Joan Murray notes: "I was inspired to write this poem when I saw a group of young firefighters heading down to New York to help out at the World Trade Center site. What struck me was their youth and their nervous -- almost giddy -- excitement. They seemed to be lit from within. By stepping forward to do this unimaginably difficult thing, they had crossed a line. They had become larger -- and they would never be the same. I realized they were people my parents would have recognized. And in the wake of this tragedy, people like them -- from all walks of life -- were suddenly visible to me."

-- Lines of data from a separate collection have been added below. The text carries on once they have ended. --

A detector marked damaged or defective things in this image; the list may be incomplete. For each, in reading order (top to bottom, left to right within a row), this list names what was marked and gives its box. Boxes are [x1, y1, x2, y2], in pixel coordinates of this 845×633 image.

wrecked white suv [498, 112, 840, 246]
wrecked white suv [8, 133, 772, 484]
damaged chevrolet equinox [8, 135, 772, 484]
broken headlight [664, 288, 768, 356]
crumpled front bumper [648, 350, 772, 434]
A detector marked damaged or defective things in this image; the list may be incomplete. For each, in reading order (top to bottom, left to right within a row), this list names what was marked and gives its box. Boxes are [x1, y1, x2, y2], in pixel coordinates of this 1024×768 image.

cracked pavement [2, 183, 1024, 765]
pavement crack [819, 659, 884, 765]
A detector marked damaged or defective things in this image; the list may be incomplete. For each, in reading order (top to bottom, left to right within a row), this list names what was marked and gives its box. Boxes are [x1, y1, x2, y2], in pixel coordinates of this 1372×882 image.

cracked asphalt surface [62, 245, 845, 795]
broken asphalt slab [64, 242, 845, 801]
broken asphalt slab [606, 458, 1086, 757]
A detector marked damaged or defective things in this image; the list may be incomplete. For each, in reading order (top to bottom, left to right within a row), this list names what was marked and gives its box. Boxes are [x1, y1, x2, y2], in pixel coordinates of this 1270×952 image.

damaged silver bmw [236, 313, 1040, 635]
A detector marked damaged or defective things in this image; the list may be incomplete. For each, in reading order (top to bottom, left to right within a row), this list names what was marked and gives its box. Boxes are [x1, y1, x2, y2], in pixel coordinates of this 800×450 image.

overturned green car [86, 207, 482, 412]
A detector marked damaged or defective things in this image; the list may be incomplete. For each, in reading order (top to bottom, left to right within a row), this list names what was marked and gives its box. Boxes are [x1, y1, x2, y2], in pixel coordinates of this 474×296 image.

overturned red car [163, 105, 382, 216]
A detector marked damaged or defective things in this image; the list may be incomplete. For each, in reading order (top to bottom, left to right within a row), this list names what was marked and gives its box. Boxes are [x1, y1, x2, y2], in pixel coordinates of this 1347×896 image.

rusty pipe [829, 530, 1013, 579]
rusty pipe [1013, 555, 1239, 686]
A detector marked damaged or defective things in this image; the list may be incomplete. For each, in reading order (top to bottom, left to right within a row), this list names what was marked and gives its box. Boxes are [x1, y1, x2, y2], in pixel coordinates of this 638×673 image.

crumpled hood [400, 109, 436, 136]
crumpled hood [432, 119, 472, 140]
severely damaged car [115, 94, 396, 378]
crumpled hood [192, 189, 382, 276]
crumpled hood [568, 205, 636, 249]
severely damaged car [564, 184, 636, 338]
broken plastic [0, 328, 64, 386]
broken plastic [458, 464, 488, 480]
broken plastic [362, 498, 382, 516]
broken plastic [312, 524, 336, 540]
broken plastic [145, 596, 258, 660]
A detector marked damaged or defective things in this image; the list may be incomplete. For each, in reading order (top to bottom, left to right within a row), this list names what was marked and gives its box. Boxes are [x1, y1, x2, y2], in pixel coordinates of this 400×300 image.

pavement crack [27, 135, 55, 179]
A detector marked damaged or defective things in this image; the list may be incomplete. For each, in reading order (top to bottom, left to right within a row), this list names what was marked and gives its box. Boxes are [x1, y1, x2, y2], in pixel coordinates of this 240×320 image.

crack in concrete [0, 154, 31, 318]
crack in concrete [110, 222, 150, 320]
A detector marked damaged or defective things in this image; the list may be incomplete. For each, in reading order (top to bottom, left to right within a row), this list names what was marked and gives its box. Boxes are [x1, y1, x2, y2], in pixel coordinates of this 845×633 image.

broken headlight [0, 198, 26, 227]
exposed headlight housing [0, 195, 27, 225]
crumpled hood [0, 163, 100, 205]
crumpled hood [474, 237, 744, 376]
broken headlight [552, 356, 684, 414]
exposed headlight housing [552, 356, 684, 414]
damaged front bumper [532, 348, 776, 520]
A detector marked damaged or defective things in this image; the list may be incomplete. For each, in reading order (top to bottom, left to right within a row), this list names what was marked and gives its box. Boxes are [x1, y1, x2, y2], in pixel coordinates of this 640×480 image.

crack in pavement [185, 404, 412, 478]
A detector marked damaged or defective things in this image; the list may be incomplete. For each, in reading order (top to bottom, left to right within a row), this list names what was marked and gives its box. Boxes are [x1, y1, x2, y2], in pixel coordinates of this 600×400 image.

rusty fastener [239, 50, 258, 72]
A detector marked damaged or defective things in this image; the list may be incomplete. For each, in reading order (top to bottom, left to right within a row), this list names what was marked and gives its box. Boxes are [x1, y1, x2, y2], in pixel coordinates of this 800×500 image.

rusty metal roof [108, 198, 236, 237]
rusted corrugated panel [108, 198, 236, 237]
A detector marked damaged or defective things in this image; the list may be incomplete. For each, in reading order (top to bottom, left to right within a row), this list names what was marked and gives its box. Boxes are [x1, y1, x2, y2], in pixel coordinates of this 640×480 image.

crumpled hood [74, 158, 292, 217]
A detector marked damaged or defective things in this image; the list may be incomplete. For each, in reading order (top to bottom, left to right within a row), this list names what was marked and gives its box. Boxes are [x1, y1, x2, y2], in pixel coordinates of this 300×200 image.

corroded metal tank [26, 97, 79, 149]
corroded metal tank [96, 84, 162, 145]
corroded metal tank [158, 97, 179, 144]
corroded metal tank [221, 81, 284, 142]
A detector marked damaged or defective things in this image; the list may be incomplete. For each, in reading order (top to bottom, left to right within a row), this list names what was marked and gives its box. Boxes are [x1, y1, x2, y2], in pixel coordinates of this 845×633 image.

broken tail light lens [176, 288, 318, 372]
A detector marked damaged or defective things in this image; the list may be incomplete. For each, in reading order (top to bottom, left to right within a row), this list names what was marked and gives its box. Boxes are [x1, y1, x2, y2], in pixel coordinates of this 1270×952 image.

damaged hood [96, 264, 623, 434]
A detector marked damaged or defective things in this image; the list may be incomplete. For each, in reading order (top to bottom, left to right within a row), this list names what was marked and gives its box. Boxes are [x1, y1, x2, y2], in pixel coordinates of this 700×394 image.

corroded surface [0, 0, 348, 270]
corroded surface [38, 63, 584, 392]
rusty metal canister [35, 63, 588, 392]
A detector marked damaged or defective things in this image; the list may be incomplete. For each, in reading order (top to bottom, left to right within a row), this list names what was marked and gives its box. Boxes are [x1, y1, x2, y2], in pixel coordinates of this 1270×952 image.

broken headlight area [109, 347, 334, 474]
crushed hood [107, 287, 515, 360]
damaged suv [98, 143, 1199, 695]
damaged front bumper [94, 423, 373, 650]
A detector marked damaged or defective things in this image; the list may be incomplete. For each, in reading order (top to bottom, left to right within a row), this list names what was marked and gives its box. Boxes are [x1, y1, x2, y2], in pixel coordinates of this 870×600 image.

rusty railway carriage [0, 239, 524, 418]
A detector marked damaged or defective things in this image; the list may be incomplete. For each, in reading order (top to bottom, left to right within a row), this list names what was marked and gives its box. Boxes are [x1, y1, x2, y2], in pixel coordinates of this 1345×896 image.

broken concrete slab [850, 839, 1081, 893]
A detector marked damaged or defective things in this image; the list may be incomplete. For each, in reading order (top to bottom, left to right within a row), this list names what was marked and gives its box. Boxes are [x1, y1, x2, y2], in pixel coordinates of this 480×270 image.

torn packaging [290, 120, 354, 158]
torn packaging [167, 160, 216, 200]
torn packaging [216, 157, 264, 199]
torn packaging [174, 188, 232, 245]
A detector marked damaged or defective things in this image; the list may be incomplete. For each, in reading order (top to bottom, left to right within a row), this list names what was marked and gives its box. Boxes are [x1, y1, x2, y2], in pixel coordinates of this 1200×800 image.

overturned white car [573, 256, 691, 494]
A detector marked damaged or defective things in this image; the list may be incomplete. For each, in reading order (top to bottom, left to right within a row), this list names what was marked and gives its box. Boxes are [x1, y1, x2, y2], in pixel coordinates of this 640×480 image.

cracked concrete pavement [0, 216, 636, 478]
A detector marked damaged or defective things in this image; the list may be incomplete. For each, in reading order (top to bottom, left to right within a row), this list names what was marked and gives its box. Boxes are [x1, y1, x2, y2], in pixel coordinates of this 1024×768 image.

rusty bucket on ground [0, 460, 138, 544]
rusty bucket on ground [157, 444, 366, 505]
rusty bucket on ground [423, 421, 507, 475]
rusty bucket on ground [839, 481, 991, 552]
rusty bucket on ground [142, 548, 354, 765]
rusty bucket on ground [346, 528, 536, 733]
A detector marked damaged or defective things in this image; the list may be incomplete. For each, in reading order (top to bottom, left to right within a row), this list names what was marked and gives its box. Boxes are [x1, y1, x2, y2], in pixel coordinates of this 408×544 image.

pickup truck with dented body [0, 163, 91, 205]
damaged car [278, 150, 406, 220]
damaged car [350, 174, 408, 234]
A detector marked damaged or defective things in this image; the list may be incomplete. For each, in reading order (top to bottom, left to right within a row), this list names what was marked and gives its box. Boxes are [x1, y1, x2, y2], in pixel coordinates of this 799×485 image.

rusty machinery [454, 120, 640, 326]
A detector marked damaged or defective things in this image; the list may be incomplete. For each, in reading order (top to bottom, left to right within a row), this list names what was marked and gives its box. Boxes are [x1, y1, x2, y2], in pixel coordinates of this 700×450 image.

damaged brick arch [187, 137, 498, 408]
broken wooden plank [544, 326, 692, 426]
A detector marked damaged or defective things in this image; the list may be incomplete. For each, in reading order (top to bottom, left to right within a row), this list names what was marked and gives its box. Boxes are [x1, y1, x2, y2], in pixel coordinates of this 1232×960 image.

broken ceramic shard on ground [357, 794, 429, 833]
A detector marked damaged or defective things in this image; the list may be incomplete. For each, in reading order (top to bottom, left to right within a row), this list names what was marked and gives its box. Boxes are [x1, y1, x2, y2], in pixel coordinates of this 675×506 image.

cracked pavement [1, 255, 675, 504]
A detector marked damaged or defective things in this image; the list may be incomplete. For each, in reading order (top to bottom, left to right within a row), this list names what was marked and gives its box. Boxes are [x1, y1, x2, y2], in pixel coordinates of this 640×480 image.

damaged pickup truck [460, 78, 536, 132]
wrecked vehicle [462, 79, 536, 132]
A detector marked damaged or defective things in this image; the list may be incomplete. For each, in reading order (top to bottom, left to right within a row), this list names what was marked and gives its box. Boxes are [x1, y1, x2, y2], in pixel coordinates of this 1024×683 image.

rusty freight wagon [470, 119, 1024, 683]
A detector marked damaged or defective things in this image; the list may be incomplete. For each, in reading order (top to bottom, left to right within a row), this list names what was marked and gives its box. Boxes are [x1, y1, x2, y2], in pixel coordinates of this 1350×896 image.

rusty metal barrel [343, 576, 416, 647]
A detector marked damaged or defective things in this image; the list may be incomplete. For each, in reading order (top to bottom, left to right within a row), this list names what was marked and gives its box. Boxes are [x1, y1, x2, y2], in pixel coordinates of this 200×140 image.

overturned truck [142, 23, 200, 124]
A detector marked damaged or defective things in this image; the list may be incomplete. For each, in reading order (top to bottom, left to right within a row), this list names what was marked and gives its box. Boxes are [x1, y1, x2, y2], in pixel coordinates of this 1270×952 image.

We thought that they were gone --
We rarely saw them on our screens --
Those everyday Americans
With workaday routines,

And the heroes standing ready --
Not glamorous enough --
On days without a tragedy,
We clicked -- and turned them off.

We only saw the cynics --
The dropouts, show-offs, snobs--
The right- and left-wing critics:
We saw that they were us.

But with the wounds of Tuesday
When the smoke began to clear,
We rubbed away our stony gaze --
And watched them reappear:

The waitress in the tower,
The broker reading mail,
The pair of window washers,
Filling up a final pail.

The husband's last "I love you"
From the last seat of a plane,
The tourist taking in a view
No one would see again,

The fireman, his eyes ablaze
As he climbed the swaying stairs --
He knew someone might still be saved
We wondered who it was.

We glimpsed them through the rubble:
The ones who lost their lives,
The heroes' double burials,
The ones now "left behind."

The ones who rolled a sleeve up,
The ones in scrubs and masks,
The ones who lifted buckets
Filled with stone and grief and ash:

Some spoke a different language --
Still no one missed a phrase;
The soot had softened every face
Of every shade and age --

"The greatest generation?" --
We wondered where they'd gone --
They hadn't left directions
How to find our nation-home:

For thirty years we saw few signs,
But now in swirls of dust,
They were alive -- they had survived,
We saw that they were us.

Joan Murray is poet-in-residence at the New York State Writers Institute at the State University of New York at Albany. Her books include Looking for the Parade and Queen of the Mist: the Forgotten Heroine of Niagara. She lives in Old Chatham, Ny.